The proposed fee hike could generate $180 million with a third of those funds going to expand financial aid to needy students. Last year students were stung when tuition went up 32 percent. A new hike is not likely to go over well and the university knows it.

"I think it's hard for them to fathom why the regents are going to have to pursue another fee increase, but again, when we take a look at our overall costs, we're dealing with a $1 billion gap within the university's budget. We've got to find a way to bridge that," said UC Budget Vice President Patrick Lenz.

"I'm not happy about it of course, but I think thoroughout the whole school everyone's kind of suffering for that and people are being laid off, we don't have enough staff, even for janitorial reasons and so, I mean, it affects everyone," said UC Berkeley student Angela Chen.

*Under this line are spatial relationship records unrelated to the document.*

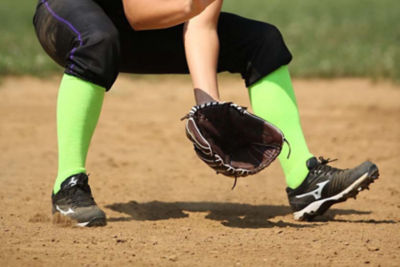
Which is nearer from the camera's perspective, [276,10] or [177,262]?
[177,262]

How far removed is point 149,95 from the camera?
7.21 m

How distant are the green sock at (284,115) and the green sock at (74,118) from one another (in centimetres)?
73

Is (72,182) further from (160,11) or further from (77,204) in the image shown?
(160,11)

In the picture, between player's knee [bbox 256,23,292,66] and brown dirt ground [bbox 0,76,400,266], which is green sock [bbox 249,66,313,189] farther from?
brown dirt ground [bbox 0,76,400,266]

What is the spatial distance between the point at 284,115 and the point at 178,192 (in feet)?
3.01

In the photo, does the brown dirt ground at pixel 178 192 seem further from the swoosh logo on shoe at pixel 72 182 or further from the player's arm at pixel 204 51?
the player's arm at pixel 204 51

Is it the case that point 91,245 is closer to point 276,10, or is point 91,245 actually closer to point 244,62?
point 244,62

The university is also proposing changes to employee retirement benefits beginning with those hired on or before July 1, 2013. Under the new proposal maximum benefits would kick in at age 65 instead of 60.

"For some of my colleagues who have been here or are close to retirement age I think that could potentially mean that they will have to stay on longer so as to be able to reap the benefits," said Albert Luceri who retires next month.

The board of regents is expected to hear comments about the proposals next Thursday. UC students say they will protest any new fee hikes.

UC is not the only institution considering a hike in fees. Tuesday, the Cal State University system may raise spring tuition by 5 percent and 2011-2012 tuition by an additional 10 percent.